Tarık bin Ziyad, kaynaklara göre emrinde bulunan dört gemi ve yedi bin asker ile 711 yılında Endülüs’e hareket etmiştir. Yolculuk sırasında, geminin güvertesinde, ünlü komutanı hafif bir uyku hali kaplamıştır. Rüyasında, karşısında Peygamber efendimiz Hz. Muhammed sallallahu aleyhi ve sellem bulunuyordu. Resûlullah kılıçlarını kuşanmış, yaylarını germiş, düşmana hücum etmek üzereydi. Resûlü ekrem sallallahu aleyhi ve sellem:
– Ey Tarık! Yoluna devam et! buyurdu.Sonra önde Tarık bin Ziyad olmak üzere Endülüs’e girdiler. Tarık bin Ziyad uykudan uyandığında, sevincinden yerinde duramıyordu. Endülüs’ün fethinden artık emindi.

Askerler, İspanya’nın güneyinde gemilerden inip karaya çıktılar. Tarık’ın ordusu ile bu bölgeye geldiği haberini alan Vizigotlar sayı bakımından daha üstün olan ordularını onların üzerine doğru hareket ettirdi.Çarpışma yaklaşıyor ve gerilim yükseliyordu. İşte bu aşamada Tarık bin Ziyad askerlerinin zoru görünce kaçmasını önlemek amacıyla oraya gelmek için kullandıkları bütün gemileri ateşe verdi. Ve ordusuna şöyle seslendi:
– Ey mücahid kardeşlerim! Görüyorsunuz, arkamızda deniz, önümüzde ise düşman var. Artık geriye dönüş ihtimalimiz kalmadı. Düşmana saldırıp bu toprakları almaktan başka çaremiz bulunmamaktadır.

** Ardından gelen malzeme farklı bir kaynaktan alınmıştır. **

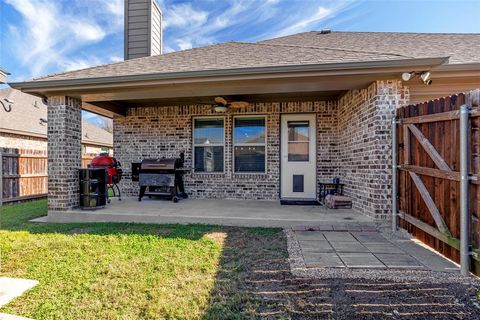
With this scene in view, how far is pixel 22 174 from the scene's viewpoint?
8016 mm

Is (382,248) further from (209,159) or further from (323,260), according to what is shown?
(209,159)

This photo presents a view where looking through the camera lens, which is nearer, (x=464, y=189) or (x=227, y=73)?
(x=464, y=189)

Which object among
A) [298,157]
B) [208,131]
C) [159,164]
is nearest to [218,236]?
[159,164]

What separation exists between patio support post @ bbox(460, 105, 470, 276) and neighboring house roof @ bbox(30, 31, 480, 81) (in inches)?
72.1

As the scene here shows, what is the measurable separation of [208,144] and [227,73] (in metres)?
3.13

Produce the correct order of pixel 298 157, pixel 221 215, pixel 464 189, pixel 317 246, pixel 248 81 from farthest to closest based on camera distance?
1. pixel 298 157
2. pixel 221 215
3. pixel 248 81
4. pixel 317 246
5. pixel 464 189

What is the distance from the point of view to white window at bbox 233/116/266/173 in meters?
7.14

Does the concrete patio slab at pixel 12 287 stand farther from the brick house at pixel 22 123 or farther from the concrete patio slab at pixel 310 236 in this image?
the brick house at pixel 22 123

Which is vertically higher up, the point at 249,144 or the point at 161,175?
the point at 249,144

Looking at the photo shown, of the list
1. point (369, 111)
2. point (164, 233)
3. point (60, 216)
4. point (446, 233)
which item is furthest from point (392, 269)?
point (60, 216)

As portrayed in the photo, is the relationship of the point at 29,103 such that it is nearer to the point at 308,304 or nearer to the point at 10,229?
the point at 10,229

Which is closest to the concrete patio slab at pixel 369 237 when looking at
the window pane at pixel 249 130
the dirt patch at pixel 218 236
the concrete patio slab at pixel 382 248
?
the concrete patio slab at pixel 382 248

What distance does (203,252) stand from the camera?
339cm

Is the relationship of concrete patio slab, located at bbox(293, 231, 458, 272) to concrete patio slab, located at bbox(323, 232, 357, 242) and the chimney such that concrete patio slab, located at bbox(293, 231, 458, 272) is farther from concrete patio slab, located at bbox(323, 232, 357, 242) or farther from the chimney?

Ey askerlerim! Bize ancak doğruluk ve sabır yakışır. Kısa zaman içinde, düşmana saldırıp, amacımıza ulaşamazsak kendimizi telef etmiş ve karşı tarafı cesaretlendirmiş oluruz. Bunun için kesinlikle düşmanı yere sermemiz lazımdır. Biliyorum sizler ölümden korkmazsınız! Fakat ölmek çare değildir. Hedefimiz ölmek değil İslam’ı yaymaktır.
Ey askerlerim! Benim durumum sizinkinden hiç farklı değildir. Anlattığım tehlikeler, benim için de geçerlidir.Kendimi tehlikeden bertaraf edip, sizleri ölüm ile karşı karşıya getirmiş değilim. Sıkıntılara ve tehlikelere katlanmadan rahata kavuşmak mümkün değildir. Sıkıntılara katlanın ki, en sonunda tatlı meyveleri toplayalım. Halifemiz, sizin yiğitliğinizi ve kahramanlığınızı bildiği için bu işle vazifelendirdi.

Tarık bin Ziyad elçiler göndererek krala Müslüman olmaları konusunda davette bulundu. Kral askerlerinin sayısına güvenerek, bu teklifi kabul etmedi. Büyk bir savaş başladı. Tarık bin Ziyad çarpışa çarpışa kral Doderiche ulaştı. Bir kılıç darbesiyle onu yere serdi. Krallarının öldüğünü gören düşman ordusu şaşkın şekilde sağa-sola kaçmaya başladı. Müslümanlar böylece 275 yıl hüküm sürecekleri, İspanya’ya (Endülüs’e) girdiler. Ayrıca Avrupa’ya medeniyeti taşıdılar.

İspanya’nın fethinden sonra Musa bin Nusayr burada bazı komutanlar ve askeri birlikler bıraktı ve Şam’a döndü. Tarık Bin Ziyad’ı yanında götürüpü Halife Hişam’a şikayet etti. Halife yaptığı araştırma neticesinde İspanya’nın gerçek fatihinin Tarık bin Ziyad olduğunu öğrendi ve onu cezalandırmadı. Tarık Bin Ziyad ölümüne (720) kadar Suriye’de yaşadı.